Posted by Jay Kamlet on Oct 21, 2015
Deciding whether partnership is right for your solo law practice
When you’re building a law firm, should you have a partner? The answer isn’t cut-and-dried for everyone. Allowing someone else on the inside requires understanding the good and bad of the process.
Here are some things to consider before entering into a partnership:
- Shared expenses. You and your partner carry the costs of starting and running your practice together.
- Combined strengths and skills. Your partner’s strengths can offset your weaknesses and vice versa.
- Greater reach. Two people can build a network and referrals faster than one alone.
- Support and collaboration. As you build your business, you have an ally and a confidante to rely on.
- Financial disagreements. Discuss finances early and often, as they are a key source of animosity between partners.
- Personality conflicts. Even if you enter into business with a close friend, you can run into conflicts over work styles, bad habits and more.
- Different goals. If you enter into a partnership, it is important to discuss your shared goals for the law firm. Do you agree on the type of clients you plan to take on, how to market the firm, where to locate and more?

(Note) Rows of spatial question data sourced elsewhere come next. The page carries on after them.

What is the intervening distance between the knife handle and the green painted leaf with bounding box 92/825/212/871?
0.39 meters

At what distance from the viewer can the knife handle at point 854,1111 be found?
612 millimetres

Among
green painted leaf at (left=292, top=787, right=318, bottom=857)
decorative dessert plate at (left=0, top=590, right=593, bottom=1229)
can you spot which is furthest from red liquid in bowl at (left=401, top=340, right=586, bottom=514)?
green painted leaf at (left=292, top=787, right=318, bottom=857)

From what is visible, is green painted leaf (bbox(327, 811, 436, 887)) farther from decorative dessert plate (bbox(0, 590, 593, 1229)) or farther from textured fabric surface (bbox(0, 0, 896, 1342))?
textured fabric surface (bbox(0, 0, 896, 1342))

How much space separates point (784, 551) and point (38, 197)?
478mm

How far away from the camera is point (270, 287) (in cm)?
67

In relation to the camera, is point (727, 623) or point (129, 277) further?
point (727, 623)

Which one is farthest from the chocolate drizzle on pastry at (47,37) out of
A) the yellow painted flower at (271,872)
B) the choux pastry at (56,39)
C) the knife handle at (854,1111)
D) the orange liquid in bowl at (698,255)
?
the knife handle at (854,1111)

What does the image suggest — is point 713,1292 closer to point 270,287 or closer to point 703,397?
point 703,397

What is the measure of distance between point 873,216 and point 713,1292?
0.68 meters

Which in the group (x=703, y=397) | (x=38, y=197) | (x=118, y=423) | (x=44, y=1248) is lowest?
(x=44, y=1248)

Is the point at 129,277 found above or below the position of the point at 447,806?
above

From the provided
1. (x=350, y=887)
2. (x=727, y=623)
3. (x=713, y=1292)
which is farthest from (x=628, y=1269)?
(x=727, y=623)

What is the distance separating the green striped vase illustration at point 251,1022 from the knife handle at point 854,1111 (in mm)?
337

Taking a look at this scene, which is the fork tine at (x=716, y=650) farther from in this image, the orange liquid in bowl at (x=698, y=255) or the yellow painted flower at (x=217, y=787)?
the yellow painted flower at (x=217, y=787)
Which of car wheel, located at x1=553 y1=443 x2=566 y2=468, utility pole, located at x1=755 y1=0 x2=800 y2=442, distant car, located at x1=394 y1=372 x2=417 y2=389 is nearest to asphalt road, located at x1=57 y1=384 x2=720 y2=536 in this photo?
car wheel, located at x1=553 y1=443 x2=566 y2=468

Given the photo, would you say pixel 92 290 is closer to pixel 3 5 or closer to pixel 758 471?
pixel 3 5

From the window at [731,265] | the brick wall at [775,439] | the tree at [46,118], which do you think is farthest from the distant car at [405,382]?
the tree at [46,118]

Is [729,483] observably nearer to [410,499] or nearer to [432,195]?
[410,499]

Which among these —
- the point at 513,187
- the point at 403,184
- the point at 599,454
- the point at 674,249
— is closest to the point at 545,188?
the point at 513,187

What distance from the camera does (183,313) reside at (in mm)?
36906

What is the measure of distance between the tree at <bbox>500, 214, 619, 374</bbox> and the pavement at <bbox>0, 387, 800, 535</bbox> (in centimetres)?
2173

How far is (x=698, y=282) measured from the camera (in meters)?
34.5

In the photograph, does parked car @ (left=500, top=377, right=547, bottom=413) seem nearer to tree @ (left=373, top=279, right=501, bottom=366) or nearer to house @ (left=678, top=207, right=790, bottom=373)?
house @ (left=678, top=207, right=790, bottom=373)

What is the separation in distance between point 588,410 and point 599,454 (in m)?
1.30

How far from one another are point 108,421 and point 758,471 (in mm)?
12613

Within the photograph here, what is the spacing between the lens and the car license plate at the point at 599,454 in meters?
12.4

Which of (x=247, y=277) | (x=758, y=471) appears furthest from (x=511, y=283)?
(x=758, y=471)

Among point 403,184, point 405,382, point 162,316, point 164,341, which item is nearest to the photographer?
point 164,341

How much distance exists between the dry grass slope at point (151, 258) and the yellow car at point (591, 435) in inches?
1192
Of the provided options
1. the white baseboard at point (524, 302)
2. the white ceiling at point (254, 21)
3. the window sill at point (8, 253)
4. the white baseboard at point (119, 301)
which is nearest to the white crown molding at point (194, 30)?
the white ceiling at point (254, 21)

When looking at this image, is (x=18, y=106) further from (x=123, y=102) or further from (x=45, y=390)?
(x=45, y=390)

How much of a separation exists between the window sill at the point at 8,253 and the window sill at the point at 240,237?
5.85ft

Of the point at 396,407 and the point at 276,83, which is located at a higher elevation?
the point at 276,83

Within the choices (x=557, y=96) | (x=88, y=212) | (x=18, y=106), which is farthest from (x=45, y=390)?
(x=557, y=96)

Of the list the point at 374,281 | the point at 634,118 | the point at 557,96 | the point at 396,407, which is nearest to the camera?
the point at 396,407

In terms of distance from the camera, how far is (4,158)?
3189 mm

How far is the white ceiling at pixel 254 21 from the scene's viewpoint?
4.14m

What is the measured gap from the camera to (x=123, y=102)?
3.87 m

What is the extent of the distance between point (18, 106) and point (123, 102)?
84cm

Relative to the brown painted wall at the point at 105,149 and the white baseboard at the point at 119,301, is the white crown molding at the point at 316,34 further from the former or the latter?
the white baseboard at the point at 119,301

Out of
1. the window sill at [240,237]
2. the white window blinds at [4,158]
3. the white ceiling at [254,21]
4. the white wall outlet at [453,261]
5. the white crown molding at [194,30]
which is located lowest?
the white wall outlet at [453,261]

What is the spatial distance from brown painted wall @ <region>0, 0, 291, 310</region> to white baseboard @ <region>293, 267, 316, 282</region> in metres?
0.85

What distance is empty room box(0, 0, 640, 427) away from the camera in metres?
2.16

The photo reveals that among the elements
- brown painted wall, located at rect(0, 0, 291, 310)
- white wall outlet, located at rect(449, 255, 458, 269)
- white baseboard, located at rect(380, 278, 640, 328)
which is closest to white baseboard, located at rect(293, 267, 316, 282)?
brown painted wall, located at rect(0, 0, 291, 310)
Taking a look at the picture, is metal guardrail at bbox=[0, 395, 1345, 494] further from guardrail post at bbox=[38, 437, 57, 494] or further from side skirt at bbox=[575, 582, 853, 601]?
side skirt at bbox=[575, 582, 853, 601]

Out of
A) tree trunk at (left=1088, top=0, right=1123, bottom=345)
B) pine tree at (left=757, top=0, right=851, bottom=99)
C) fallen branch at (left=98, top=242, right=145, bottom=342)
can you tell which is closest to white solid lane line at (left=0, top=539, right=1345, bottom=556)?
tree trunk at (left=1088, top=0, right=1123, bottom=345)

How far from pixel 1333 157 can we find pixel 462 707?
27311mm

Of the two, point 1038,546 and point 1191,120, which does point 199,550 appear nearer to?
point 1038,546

As you weigh the pros and cons of entering into business with a law partner, there is another alternative to consider: Building your independent law practice in a community of fellow lawyers. In Denver, LawBank offers just that environment. Our shared office and co-working spaces allow independent lawyers to collaborate and support each other without the formality of a partnership agreement.
Bottom line, whether or not you choose to work with a partner depends upon your preferences. Examine yourself thoroughly, be honest and remain steadfast and confident in your assessment.